• _PROBLEM DESCRIPTION_
Only the lines from the one containing "Hyundai Creta 1.5" through the end of the entries should be returned, exactly as they are, with the pictures omitted.

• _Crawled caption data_

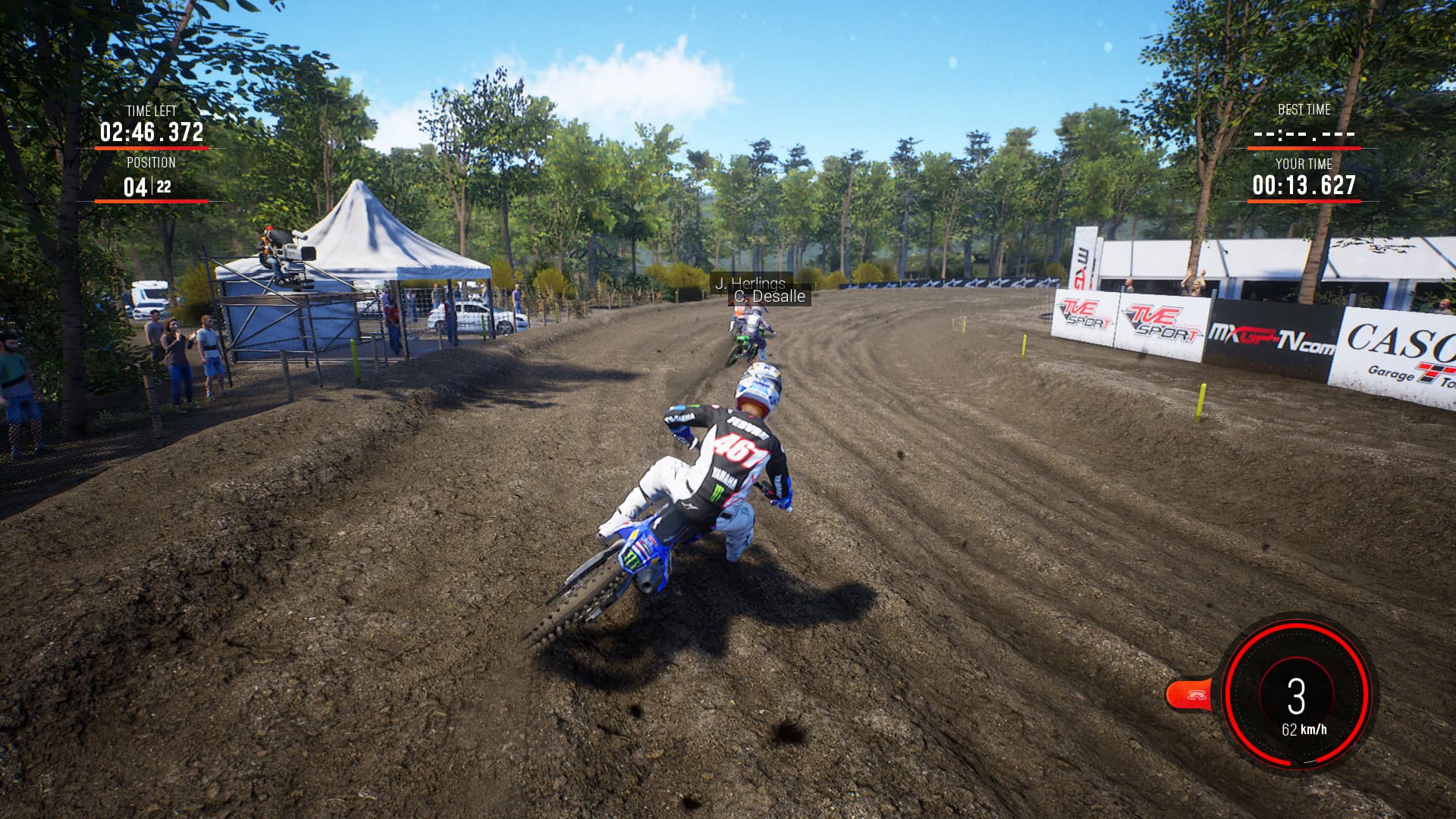 MXGP 2019 - The Official Motocross Videogame PC Steam Account - 5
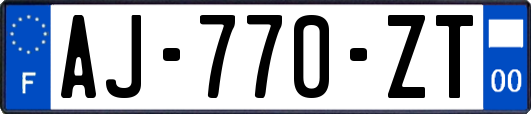 AJ-770-ZT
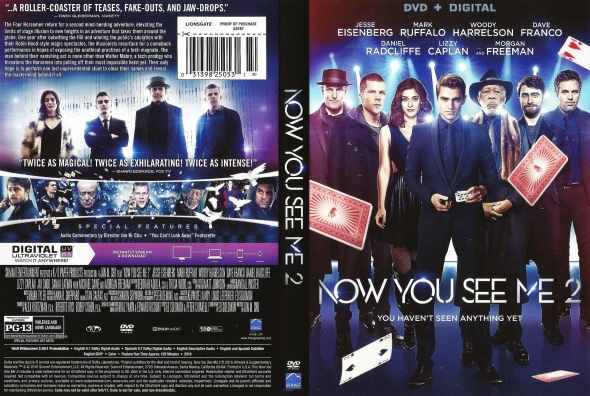 Now You See Me 2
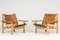 Modernist Hunting Chairs by Kurt Østervig, 1960s, Set of 2, Image 1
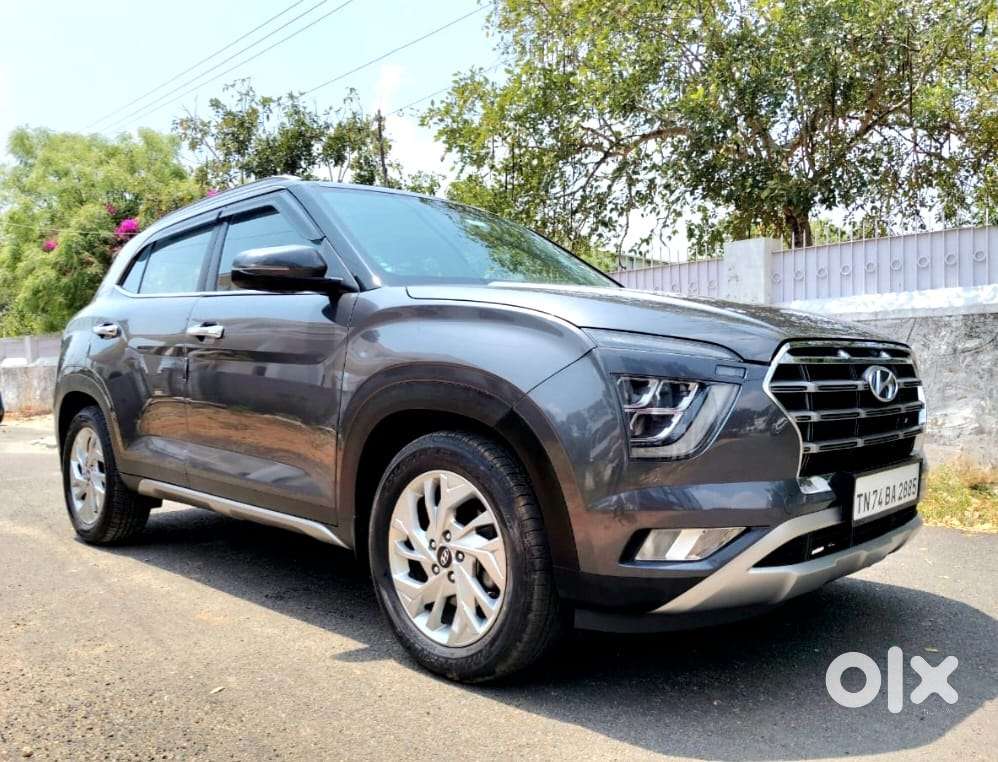 Hyundai Creta 1.5 Sx (o) Diesel, 2022, Diesel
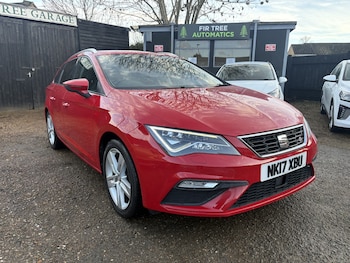 SEAT Leon feature image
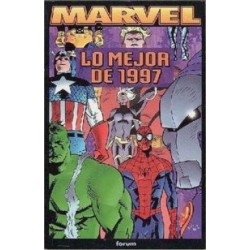 MARVEL LO MEJOR DE 1996 Y...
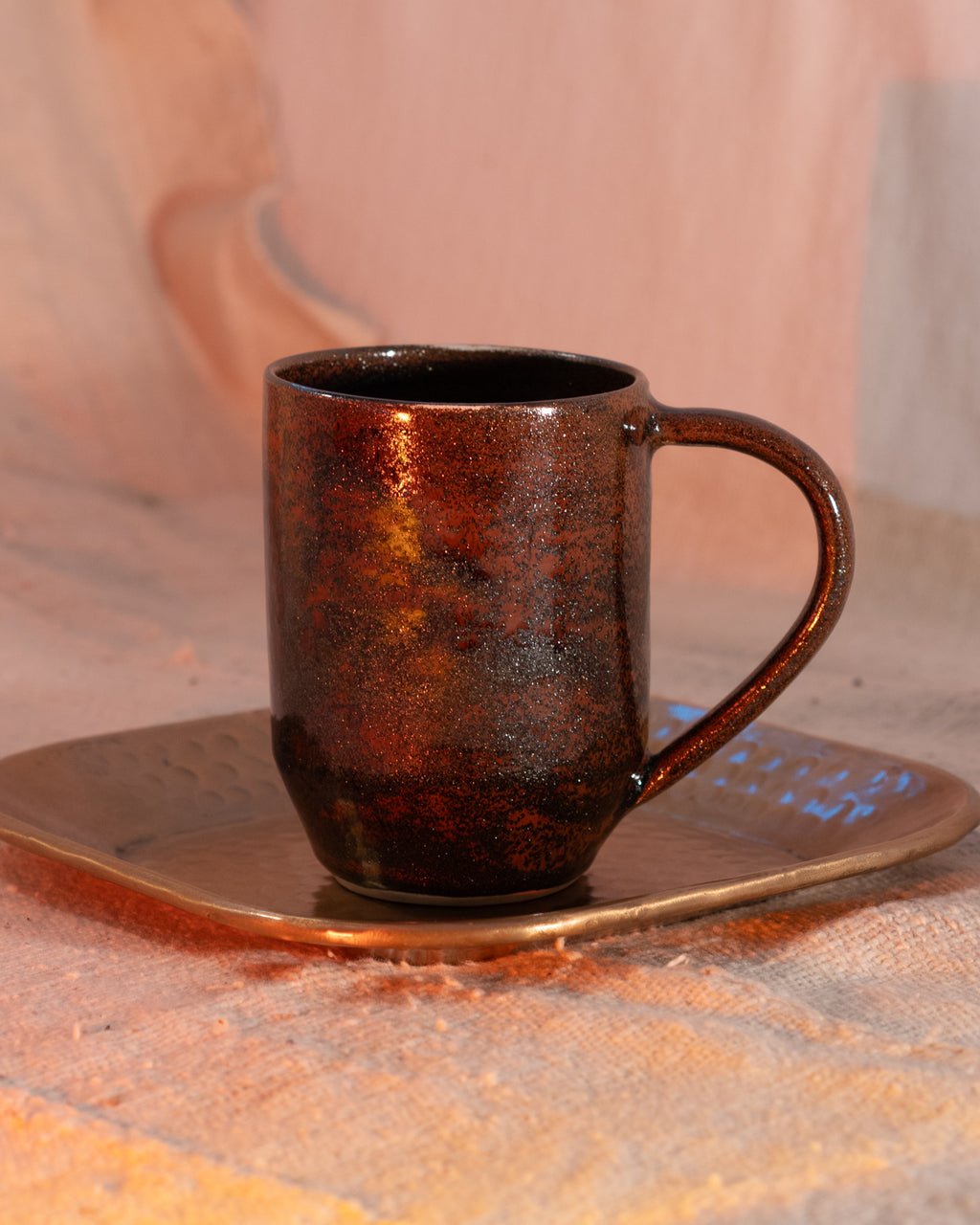 Mug Haut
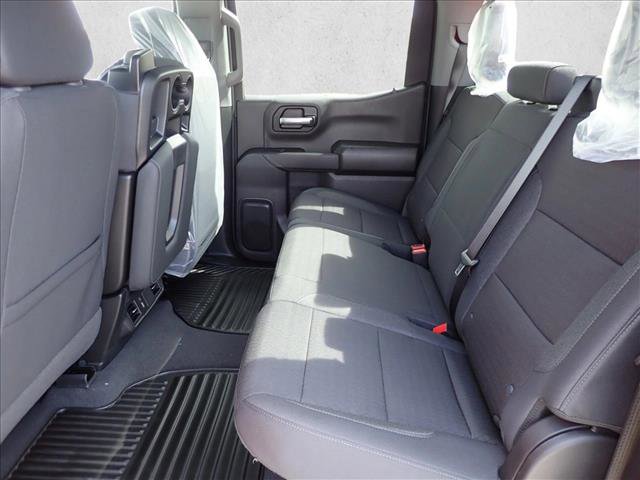 New 2026 Chevrolet Silverado 1500 Custom Trail Boss image 8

• _SOLUTION_
 Hyundai Creta 1.5 Sx (o) Diesel, 2022, Diesel
 SEAT Leon feature image
 MARVEL LO MEJOR DE 1996 Y...
 Mug Haut
 New 2026 Chevrolet Silverado 1500 Custom Trail Boss image 8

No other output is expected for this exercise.